REQUIREMENT
Put the lines of the listing from the line with "Is the light" up to and including the line with "Answer: the plaid" into a JSON list of strings, one string per line, leaving out blank lines.

Excerpts from spatial question data:
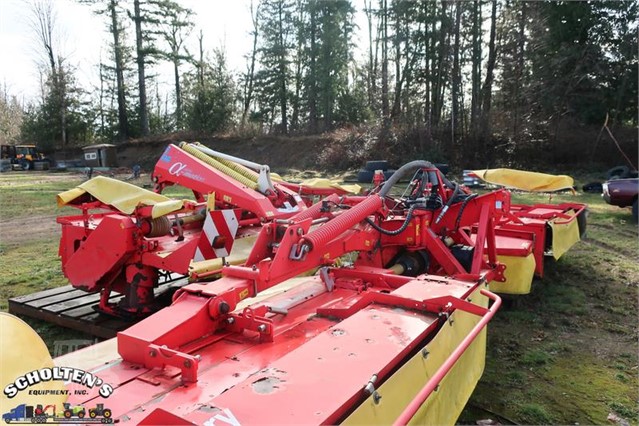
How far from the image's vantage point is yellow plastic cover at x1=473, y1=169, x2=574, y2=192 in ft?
25.6

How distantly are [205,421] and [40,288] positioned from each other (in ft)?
16.9

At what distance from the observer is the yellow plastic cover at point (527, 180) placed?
7789mm

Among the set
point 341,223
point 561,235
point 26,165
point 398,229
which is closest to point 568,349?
point 398,229

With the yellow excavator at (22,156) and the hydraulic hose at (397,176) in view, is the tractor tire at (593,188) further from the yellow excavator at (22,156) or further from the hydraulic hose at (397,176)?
the yellow excavator at (22,156)

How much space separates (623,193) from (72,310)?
10.8 m

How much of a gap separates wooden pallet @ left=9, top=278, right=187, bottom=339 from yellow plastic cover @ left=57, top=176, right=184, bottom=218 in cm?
107

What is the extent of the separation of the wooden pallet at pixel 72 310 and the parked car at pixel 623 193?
9.66 metres

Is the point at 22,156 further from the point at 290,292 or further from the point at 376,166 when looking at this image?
the point at 290,292

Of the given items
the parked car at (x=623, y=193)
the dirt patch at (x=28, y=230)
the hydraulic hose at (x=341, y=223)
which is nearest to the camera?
the hydraulic hose at (x=341, y=223)

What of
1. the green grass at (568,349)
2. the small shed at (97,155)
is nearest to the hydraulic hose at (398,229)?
the green grass at (568,349)

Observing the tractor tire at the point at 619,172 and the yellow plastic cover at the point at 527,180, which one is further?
the tractor tire at the point at 619,172

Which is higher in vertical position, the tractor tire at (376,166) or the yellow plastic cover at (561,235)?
the tractor tire at (376,166)

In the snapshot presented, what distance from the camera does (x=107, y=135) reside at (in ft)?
107

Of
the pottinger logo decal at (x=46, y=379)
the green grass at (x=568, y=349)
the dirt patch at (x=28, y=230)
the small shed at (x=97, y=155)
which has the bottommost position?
the green grass at (x=568, y=349)
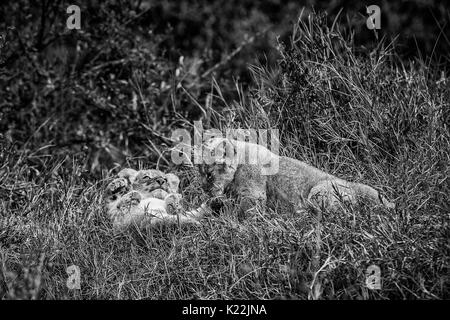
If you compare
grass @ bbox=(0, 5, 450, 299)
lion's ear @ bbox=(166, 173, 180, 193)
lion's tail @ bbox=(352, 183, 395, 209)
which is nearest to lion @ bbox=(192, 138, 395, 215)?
lion's tail @ bbox=(352, 183, 395, 209)

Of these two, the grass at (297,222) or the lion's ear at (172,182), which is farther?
the lion's ear at (172,182)

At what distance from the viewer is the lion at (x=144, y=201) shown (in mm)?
4344

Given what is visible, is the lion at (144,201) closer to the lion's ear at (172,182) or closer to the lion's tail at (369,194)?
the lion's ear at (172,182)

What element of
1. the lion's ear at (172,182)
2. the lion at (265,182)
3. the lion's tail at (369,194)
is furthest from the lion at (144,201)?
the lion's tail at (369,194)

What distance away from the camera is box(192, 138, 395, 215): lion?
13.5ft

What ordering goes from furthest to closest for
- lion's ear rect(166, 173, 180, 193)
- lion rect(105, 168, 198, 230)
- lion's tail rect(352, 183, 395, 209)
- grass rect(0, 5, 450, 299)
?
lion's ear rect(166, 173, 180, 193)
lion rect(105, 168, 198, 230)
lion's tail rect(352, 183, 395, 209)
grass rect(0, 5, 450, 299)

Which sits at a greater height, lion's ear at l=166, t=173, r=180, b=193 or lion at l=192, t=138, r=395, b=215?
lion at l=192, t=138, r=395, b=215

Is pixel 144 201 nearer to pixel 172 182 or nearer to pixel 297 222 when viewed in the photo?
pixel 172 182

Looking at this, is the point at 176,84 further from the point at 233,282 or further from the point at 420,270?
the point at 420,270

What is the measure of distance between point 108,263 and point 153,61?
3390 mm

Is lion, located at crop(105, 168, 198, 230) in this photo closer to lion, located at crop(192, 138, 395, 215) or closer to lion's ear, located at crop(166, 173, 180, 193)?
lion's ear, located at crop(166, 173, 180, 193)

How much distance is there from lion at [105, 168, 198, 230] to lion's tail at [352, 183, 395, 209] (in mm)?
1024

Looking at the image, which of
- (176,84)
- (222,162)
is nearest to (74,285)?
(222,162)
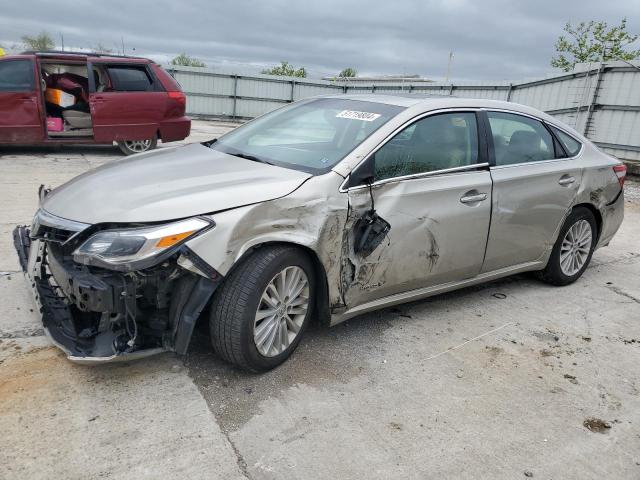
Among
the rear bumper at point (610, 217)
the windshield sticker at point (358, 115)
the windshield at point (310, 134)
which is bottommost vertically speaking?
the rear bumper at point (610, 217)

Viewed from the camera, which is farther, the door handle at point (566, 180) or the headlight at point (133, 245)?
the door handle at point (566, 180)

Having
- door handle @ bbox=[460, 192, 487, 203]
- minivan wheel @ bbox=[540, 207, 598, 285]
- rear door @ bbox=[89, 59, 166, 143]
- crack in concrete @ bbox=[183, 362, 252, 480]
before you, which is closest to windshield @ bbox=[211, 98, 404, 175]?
door handle @ bbox=[460, 192, 487, 203]

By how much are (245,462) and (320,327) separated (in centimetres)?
139

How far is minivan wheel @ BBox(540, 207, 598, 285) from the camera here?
14.9 feet

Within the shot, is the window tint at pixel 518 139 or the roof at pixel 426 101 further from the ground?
the roof at pixel 426 101

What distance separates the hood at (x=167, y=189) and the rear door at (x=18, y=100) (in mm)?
6367

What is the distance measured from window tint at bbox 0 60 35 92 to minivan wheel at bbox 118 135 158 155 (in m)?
1.72

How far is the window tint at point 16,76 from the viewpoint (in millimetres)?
8445

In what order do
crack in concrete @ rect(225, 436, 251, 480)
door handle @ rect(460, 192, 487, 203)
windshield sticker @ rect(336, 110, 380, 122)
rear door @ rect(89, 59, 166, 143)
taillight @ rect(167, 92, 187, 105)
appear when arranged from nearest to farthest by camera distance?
crack in concrete @ rect(225, 436, 251, 480)
windshield sticker @ rect(336, 110, 380, 122)
door handle @ rect(460, 192, 487, 203)
rear door @ rect(89, 59, 166, 143)
taillight @ rect(167, 92, 187, 105)

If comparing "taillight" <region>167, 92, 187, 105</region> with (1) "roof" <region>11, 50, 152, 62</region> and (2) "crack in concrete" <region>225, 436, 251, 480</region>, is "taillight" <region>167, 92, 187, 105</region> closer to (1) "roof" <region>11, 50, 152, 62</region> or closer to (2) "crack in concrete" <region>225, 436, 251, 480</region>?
(1) "roof" <region>11, 50, 152, 62</region>

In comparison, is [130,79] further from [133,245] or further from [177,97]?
[133,245]

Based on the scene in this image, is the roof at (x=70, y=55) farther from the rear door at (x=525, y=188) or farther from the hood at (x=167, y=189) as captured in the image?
the rear door at (x=525, y=188)

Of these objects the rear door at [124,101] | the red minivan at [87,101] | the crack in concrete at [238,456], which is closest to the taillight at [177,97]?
the red minivan at [87,101]

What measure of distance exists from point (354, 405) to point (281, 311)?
2.08 feet
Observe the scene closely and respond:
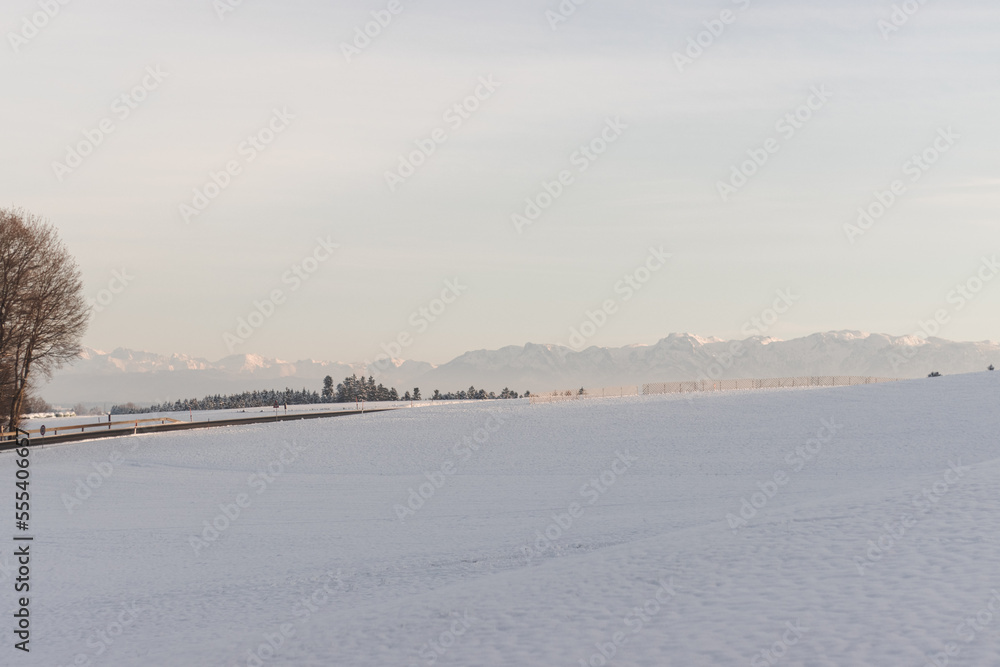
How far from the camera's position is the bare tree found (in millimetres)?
48500

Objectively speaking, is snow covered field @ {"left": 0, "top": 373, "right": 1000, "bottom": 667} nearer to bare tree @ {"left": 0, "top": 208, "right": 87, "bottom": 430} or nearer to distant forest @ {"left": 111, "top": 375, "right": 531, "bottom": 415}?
bare tree @ {"left": 0, "top": 208, "right": 87, "bottom": 430}

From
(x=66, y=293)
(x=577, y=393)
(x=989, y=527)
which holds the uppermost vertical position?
(x=66, y=293)

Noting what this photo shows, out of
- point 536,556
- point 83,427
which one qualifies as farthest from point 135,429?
point 536,556

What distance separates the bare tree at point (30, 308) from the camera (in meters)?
48.5

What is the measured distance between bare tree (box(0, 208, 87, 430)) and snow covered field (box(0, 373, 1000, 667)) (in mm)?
11883

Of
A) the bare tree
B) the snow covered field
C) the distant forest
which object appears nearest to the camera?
the snow covered field

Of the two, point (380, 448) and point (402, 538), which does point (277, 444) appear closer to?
point (380, 448)

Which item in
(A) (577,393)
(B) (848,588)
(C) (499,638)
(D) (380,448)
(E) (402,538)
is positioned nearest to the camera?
(C) (499,638)

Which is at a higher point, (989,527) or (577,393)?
(577,393)

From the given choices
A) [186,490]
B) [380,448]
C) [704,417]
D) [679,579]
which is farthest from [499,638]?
[704,417]

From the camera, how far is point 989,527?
629 inches

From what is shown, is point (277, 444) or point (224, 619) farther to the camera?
point (277, 444)

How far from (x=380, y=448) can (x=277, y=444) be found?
6.71 meters

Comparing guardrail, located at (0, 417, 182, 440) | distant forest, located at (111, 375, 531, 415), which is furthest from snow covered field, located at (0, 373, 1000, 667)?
distant forest, located at (111, 375, 531, 415)
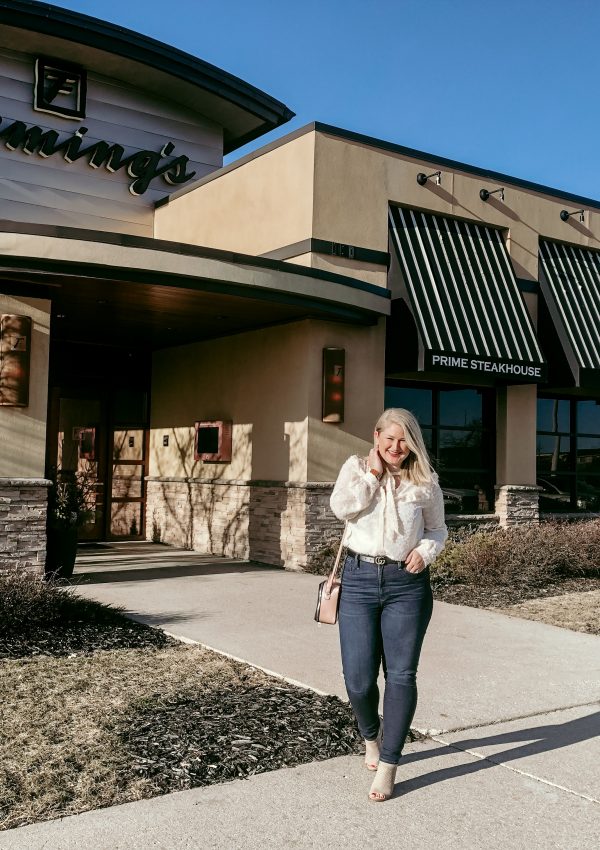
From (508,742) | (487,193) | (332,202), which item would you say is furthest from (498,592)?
(487,193)

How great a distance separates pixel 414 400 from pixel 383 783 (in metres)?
10.2

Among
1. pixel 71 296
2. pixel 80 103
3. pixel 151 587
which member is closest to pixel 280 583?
pixel 151 587

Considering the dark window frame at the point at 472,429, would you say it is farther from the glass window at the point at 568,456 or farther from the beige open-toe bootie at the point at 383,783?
the beige open-toe bootie at the point at 383,783

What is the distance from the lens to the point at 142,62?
15.3 meters

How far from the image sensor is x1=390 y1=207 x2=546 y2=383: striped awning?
1287 centimetres

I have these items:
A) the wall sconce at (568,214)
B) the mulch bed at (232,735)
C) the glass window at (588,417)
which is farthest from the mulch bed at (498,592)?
the wall sconce at (568,214)

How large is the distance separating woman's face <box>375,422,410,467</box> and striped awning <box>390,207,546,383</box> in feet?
26.6

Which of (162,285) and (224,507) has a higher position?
(162,285)

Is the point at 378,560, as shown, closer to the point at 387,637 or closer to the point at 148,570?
the point at 387,637

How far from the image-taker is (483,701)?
591cm

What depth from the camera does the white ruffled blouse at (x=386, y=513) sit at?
4.39 m

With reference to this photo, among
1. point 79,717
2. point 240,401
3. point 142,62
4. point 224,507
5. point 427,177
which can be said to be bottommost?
point 79,717

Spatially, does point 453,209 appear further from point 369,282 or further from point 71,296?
point 71,296

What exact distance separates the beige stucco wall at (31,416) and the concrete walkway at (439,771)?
262cm
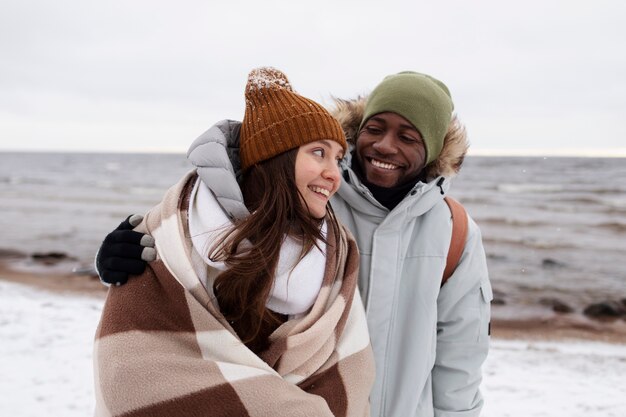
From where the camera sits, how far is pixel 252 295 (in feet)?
4.27

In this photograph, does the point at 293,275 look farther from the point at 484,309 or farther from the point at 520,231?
the point at 520,231

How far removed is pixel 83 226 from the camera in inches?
559

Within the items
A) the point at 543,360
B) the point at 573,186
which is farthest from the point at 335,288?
the point at 573,186

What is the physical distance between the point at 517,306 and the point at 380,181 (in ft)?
22.8

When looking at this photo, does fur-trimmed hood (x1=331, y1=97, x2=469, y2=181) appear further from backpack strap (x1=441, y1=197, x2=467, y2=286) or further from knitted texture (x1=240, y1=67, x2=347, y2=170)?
knitted texture (x1=240, y1=67, x2=347, y2=170)

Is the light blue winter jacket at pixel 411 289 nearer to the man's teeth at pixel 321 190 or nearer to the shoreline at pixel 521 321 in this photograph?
the man's teeth at pixel 321 190

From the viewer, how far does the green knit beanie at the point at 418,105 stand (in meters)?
1.82

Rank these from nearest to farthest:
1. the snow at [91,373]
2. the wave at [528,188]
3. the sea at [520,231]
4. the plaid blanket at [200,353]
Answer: the plaid blanket at [200,353], the snow at [91,373], the sea at [520,231], the wave at [528,188]

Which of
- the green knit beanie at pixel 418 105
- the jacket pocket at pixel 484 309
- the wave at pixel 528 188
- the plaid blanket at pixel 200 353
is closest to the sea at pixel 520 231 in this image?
the wave at pixel 528 188

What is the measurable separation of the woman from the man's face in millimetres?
353

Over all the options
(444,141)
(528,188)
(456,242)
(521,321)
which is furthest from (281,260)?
(528,188)

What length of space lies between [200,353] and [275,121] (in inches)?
28.2

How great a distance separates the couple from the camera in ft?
3.84

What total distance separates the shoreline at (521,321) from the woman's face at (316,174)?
229 inches
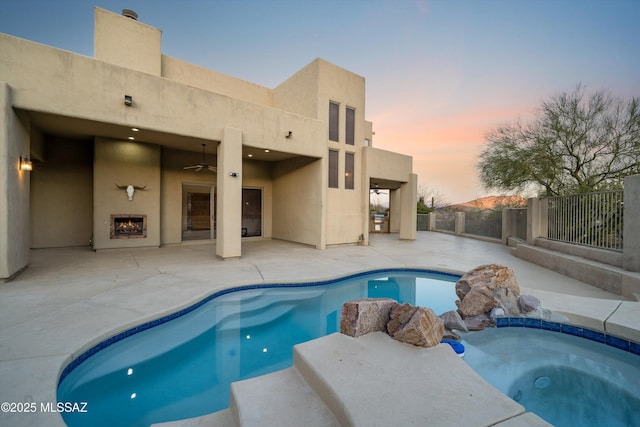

SOLUTION
[
  "Is the light blue winter jacket at pixel 411 289 nearer to the man's teeth at pixel 321 190 or nearer to the shoreline at pixel 521 321 in this photograph?",
  "the man's teeth at pixel 321 190",
  "From the viewer, how far does the green knit beanie at the point at 418,105 stand (in meters)?",
  "1.82",
  "Rank these from nearest to farthest:",
  "1. the snow at [91,373]",
  "2. the wave at [528,188]",
  "3. the sea at [520,231]",
  "4. the plaid blanket at [200,353]",
  "Answer: the plaid blanket at [200,353], the snow at [91,373], the sea at [520,231], the wave at [528,188]"
]